• [TASK PROMPT]: Since only the text is wanted, print every entry below exactly and omit the images.

• [EXERCISE MATERIAL]:
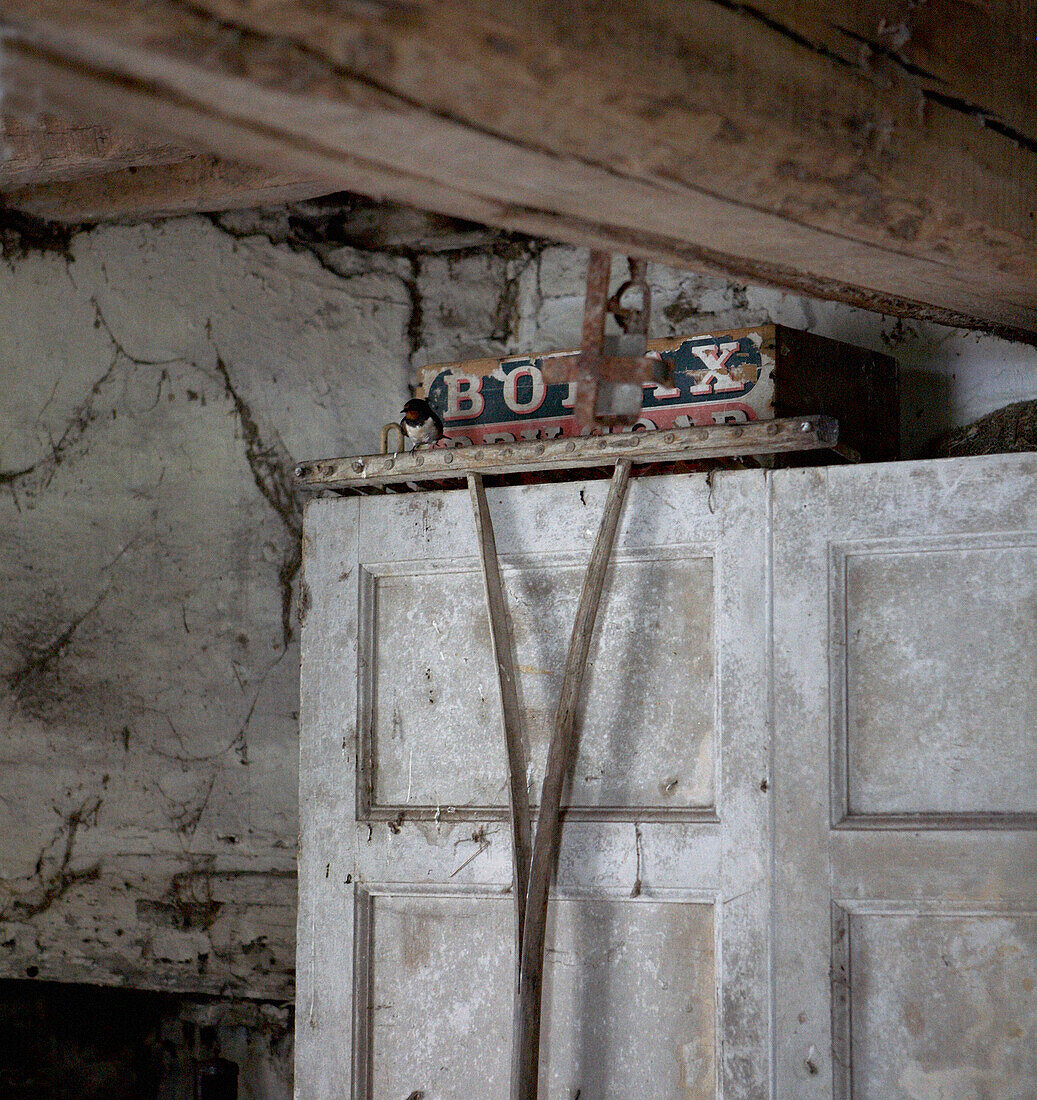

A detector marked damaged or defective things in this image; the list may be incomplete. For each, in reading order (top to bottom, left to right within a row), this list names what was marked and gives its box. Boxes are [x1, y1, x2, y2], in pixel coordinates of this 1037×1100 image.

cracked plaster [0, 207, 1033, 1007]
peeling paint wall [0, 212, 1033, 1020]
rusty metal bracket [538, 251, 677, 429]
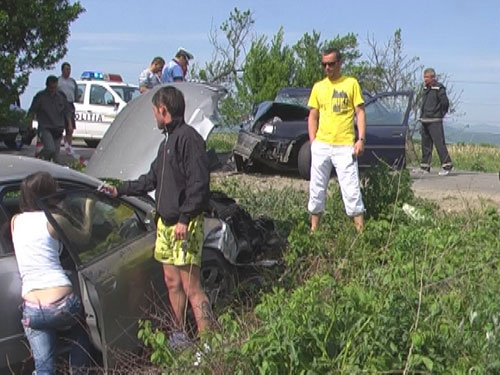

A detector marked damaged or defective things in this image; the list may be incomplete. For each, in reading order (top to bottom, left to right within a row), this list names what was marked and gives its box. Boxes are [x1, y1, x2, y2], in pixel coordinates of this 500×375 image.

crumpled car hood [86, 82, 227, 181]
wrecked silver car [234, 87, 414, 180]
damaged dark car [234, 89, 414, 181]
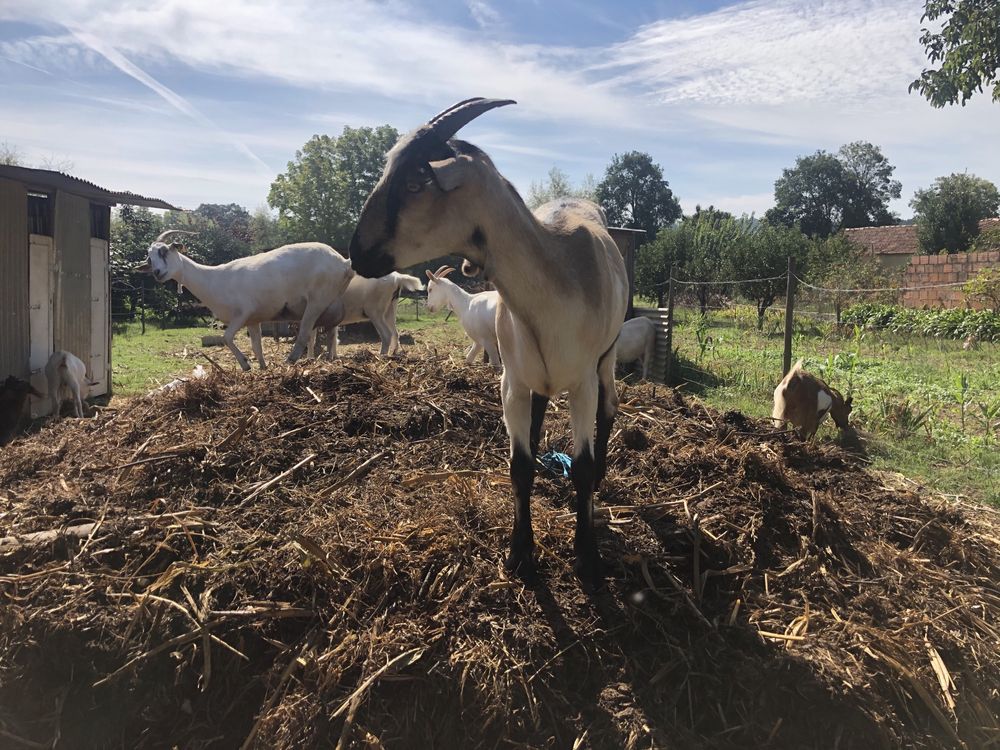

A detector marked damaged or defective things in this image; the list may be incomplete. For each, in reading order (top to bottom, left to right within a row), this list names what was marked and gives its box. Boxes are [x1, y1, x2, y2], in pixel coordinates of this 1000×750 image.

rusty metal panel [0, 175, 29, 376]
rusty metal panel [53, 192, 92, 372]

• [EXPECTED ANSWER]:
A detector marked damaged or defective things in this image; the list may be incomplete. For each, in reading order (top to bottom, left to right within a row), this list names what was marked and gives its box. Boxes are [x1, y1, x2, y2], in pixel coordinates of this 1037×1100 image.

cracked plaster [0, 207, 1033, 1007]
peeling paint wall [0, 212, 1033, 1020]
rusty metal bracket [538, 251, 677, 429]

A detector marked damaged or defective things in this image; the list may be incomplete. For each, in reading order (top to bottom, left to right within a row), this list names what was marked and gives its box. Boxes are [x1, y1, x2, y2], in pixel coordinates of this 500×375 image.

crumpled car hood [86, 82, 227, 181]
wrecked silver car [234, 87, 414, 180]
damaged dark car [234, 89, 414, 181]

A detector marked damaged or defective things in this image; the list may be incomplete. For each, in reading order (top to bottom, left to right within a row), this list names what was marked and gives its box. Boxes are [x1, y1, x2, y2], in pixel coordinates of this 1000×750 image.

rusty metal panel [0, 175, 29, 376]
rusty metal panel [53, 192, 92, 372]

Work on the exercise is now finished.